Although he never acknowledged it, and would have been appalled to think that he owed the slightest debt to the Oz generation and its American cousins, Reagan was himself a beneficiary of the sexual revolution. In the 1960s, Governor Nelson Rockefeller’s hopes of winning the Republican nomination for president had been scuppered by his divorce and remarriage. (‘Our country doesn’t like broken homes,’ a senior party official told the New York Times.) In 1980, the twice-wed Ronald Reagan not only won the presidency but did so with the enthusiastic backing of Anita Bryant’s ‘normal majority’. Such was the change in the moral climate that few people noticed what would have startled previous generations: for the first time in American history, the President was a divorcee.*


* A survey conducted in America in 1974 found that 72 per cent of people between the ages of eighteen and twenty-one indulged in this way-out sexual thing.

* Interviewed in 2008, the ninety-one-year-old Miss Manners admitted that she had masturbated as a child, ‘but I never found it particularly satisfactory’. She gave up on it not only from shame but ‘because I didn’t think I was getting anywhere with it’.

* ‘Homosexuality in high places is just a carnal afterthought now, and the real and only fucking is done on paper.’ – Thomas Pynchon, Gravity’s Rainbow (1973)

* Felix Dennis, the hippy of supposedly limited intelligence, went on to become one of the richest publishers in Britain. His many ventures include Maxim, the world’s biggest-selling ‘men’s lifestyle magazine’, which has rather more naked flesh than Oz ever exposed. The Sunday Times Rich List in 2009 calculated his fortune at £500 million.

* A female sculptor whom I knew in the 1970s, trapped in a dull marriage to a dull but prosperous country solicitor, kept begging him to give her some money so she could rent a studio. After several refusals she produced her secret weapon, a copy of the feminist magazine Spare Rib. Terrified that she might go lesbian on him, or invite a delegation from the Society for Cutting Up Men to dinner, he paid up at once.

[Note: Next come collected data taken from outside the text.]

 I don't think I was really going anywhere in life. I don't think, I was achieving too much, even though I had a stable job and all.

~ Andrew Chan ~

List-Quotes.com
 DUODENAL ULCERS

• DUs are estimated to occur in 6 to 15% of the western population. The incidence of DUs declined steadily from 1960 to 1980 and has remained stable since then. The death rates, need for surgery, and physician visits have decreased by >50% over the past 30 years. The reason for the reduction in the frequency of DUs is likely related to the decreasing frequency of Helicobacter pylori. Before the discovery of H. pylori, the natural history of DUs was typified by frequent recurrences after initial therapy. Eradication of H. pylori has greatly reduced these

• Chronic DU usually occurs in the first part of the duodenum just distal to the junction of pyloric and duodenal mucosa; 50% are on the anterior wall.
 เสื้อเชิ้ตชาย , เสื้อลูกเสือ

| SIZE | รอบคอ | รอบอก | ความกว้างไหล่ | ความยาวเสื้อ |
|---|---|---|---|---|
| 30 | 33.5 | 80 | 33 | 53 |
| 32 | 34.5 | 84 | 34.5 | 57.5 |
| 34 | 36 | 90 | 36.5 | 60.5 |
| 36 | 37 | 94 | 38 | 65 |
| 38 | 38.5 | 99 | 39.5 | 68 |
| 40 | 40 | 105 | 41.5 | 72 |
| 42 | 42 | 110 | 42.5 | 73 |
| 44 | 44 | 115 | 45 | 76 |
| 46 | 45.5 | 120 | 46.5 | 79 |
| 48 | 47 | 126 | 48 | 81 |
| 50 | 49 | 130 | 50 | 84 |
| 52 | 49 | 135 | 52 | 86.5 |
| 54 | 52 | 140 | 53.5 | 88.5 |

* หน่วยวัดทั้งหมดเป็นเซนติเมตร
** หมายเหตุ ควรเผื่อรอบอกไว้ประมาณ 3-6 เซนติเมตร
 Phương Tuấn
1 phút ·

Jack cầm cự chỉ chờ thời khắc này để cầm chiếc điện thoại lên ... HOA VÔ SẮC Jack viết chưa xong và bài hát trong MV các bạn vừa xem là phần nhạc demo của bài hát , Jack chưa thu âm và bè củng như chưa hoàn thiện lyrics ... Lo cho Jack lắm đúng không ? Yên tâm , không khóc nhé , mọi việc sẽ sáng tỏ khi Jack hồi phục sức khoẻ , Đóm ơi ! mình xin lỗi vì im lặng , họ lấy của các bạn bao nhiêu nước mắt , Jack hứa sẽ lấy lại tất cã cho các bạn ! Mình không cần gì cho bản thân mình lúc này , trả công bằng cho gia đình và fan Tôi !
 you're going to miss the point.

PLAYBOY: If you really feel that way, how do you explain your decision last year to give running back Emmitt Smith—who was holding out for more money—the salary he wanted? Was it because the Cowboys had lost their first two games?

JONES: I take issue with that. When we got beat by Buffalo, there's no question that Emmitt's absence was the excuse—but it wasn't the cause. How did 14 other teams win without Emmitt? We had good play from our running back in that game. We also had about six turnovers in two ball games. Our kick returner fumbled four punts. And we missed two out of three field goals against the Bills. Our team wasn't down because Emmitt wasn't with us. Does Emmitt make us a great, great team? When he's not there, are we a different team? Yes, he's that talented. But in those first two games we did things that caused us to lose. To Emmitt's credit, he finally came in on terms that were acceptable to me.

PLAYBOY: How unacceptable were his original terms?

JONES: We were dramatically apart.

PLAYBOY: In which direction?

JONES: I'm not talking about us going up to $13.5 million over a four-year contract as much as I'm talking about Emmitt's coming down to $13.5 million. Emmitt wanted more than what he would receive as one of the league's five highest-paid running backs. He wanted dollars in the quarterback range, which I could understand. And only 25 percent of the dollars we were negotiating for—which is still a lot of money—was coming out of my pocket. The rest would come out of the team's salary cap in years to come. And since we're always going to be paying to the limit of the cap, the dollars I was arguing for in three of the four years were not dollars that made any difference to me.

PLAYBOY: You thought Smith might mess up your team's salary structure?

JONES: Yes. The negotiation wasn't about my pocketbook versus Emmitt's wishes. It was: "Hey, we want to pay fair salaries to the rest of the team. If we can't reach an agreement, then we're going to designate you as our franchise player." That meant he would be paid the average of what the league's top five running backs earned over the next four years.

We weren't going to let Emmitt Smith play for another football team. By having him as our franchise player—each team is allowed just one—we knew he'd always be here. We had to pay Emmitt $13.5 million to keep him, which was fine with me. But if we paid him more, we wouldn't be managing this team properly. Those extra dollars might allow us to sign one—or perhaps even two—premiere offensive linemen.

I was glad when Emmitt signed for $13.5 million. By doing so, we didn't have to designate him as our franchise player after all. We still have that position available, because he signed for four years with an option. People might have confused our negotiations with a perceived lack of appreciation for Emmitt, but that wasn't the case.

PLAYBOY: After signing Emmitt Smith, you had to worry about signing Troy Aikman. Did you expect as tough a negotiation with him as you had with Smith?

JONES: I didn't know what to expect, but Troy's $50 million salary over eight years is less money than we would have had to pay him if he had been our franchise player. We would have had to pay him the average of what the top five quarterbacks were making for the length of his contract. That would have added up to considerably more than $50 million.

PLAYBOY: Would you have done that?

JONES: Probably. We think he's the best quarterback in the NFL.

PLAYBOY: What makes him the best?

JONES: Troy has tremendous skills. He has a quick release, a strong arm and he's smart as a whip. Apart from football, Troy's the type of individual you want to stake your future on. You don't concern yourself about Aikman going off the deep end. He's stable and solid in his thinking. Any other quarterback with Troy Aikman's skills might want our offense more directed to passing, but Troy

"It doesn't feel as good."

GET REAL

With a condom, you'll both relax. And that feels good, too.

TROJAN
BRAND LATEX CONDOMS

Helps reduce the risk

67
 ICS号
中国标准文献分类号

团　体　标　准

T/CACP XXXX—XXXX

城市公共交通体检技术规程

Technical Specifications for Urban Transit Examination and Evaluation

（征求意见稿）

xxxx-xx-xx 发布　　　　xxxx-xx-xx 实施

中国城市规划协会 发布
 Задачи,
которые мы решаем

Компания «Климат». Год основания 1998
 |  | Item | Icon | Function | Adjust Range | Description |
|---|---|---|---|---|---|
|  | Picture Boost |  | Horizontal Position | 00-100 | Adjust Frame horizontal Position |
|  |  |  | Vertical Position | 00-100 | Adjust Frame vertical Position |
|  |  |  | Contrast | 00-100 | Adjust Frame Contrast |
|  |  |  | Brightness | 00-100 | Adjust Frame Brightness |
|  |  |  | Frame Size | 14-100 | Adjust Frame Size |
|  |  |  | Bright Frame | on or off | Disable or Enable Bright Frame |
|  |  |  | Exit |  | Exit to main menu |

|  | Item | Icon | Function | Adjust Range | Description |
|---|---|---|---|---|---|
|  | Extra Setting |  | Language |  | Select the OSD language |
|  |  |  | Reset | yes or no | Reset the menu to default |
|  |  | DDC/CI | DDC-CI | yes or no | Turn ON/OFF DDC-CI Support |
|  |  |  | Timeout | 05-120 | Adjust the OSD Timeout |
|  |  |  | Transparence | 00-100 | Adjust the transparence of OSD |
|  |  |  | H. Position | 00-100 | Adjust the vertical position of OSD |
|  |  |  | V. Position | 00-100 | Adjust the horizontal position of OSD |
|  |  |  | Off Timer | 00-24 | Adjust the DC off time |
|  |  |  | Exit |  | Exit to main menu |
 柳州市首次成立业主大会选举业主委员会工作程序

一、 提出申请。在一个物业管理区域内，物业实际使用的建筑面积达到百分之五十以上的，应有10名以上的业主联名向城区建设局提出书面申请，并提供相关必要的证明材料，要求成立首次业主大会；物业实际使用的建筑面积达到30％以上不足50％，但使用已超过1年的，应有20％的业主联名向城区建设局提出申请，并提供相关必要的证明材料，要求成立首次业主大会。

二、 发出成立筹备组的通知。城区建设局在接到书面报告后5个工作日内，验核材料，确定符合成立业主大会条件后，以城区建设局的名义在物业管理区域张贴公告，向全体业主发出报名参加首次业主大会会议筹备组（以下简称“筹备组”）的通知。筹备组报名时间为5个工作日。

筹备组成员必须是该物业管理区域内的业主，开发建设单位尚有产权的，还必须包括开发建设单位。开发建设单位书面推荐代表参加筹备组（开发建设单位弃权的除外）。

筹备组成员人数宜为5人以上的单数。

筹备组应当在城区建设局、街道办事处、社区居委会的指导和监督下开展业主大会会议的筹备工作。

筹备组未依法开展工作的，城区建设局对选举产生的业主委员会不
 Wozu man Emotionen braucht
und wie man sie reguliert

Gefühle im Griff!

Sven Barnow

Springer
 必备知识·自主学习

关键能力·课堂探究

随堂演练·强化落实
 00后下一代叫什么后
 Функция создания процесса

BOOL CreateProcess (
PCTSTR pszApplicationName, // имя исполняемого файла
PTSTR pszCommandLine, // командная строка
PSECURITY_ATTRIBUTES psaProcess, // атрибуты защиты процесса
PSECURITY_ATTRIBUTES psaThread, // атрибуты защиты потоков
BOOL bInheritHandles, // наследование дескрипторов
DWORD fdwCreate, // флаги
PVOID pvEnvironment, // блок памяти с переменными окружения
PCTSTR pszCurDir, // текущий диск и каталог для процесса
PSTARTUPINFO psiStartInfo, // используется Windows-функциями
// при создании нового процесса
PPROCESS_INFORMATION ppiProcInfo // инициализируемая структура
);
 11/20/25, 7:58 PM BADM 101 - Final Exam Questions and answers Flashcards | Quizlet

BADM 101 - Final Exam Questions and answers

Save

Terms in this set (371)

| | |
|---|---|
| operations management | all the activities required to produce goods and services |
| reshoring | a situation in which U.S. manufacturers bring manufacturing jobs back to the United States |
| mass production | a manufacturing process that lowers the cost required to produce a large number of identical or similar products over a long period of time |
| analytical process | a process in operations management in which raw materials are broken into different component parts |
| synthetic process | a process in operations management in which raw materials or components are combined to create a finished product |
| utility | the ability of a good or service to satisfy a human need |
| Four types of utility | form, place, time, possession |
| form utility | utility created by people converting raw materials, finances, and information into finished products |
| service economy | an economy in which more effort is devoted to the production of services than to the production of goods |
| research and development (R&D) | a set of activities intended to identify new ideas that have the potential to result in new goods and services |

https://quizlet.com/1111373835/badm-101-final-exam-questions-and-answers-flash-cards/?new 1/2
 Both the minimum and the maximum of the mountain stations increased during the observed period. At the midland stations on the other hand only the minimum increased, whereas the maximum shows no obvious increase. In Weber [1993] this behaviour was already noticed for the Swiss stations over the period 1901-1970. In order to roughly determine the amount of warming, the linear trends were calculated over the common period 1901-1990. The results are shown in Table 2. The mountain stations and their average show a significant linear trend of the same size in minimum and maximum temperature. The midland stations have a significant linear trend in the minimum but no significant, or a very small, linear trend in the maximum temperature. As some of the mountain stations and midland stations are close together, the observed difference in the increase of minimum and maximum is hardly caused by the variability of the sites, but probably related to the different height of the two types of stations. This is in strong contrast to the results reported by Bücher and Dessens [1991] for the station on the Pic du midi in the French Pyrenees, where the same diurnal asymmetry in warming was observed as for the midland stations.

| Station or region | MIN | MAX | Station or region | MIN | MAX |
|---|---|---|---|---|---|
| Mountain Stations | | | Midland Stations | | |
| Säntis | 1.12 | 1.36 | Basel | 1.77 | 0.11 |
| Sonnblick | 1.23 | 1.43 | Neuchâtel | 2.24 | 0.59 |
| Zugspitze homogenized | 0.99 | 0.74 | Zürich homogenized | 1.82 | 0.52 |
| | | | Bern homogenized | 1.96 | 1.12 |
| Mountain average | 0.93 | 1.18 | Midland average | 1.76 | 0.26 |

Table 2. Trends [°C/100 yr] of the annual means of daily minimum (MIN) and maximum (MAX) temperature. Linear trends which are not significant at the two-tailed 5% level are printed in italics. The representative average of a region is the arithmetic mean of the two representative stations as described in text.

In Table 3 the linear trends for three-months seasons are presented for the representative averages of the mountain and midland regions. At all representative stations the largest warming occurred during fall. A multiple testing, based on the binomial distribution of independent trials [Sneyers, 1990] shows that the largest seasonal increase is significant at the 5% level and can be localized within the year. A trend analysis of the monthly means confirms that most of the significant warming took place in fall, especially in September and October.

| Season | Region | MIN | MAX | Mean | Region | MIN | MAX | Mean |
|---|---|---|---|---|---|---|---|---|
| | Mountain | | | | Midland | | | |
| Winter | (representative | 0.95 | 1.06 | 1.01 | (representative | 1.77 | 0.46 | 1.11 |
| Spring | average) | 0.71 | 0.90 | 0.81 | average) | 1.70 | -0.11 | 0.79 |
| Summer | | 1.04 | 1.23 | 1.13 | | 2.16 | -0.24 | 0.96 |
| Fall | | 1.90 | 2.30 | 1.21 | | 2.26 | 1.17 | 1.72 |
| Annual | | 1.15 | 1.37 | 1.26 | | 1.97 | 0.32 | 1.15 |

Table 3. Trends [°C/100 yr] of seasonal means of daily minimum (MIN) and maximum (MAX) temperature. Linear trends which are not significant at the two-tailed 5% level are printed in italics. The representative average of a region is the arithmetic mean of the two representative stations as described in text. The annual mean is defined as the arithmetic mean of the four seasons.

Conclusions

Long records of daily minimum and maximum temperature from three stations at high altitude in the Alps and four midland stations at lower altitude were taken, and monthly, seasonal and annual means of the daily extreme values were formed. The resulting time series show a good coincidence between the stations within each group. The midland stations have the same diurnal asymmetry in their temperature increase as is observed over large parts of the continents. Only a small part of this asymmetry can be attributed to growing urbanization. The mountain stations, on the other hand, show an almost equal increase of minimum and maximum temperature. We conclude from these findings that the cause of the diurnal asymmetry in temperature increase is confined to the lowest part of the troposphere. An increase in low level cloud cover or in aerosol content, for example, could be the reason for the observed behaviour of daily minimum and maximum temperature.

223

* As well it might. San Francisco became the unofficial capital of gay America in the Seventies: one of its city supervisors, Harvey Milk, was the first openly gay elected official in the state. This was all too much for another supervisor, Dan White, an ex-cop with a visceral disgust for ‘social deviates’: on 27 November 1978 he strode into City Hall clutching his old.38 police-issue revolver and gunned down both Milk and George Moscone, the mayor. At his trial he pleaded ‘diminished mental capacity’, claiming that a junk-food binge the night before the killings had made him temporarily insane – and, to the outrage of San Franciscans, the predominantly Catholic jurors accepted this defence. The double murder earned him a jail sentence of seven years, of which he served five. In October 1985, eighteen months after his release, White committed suicide. ‘This was a sick man,’ his lawyer said.

* By then, so many Americans had chosen to divorce or live out of wedlock that any who defied the trend seemed risibly unconventional. Hence the title of a comedy starring George Segal and Natalie Wood which was released in the year of Reagan’s election victory: The Last Married Couple in America.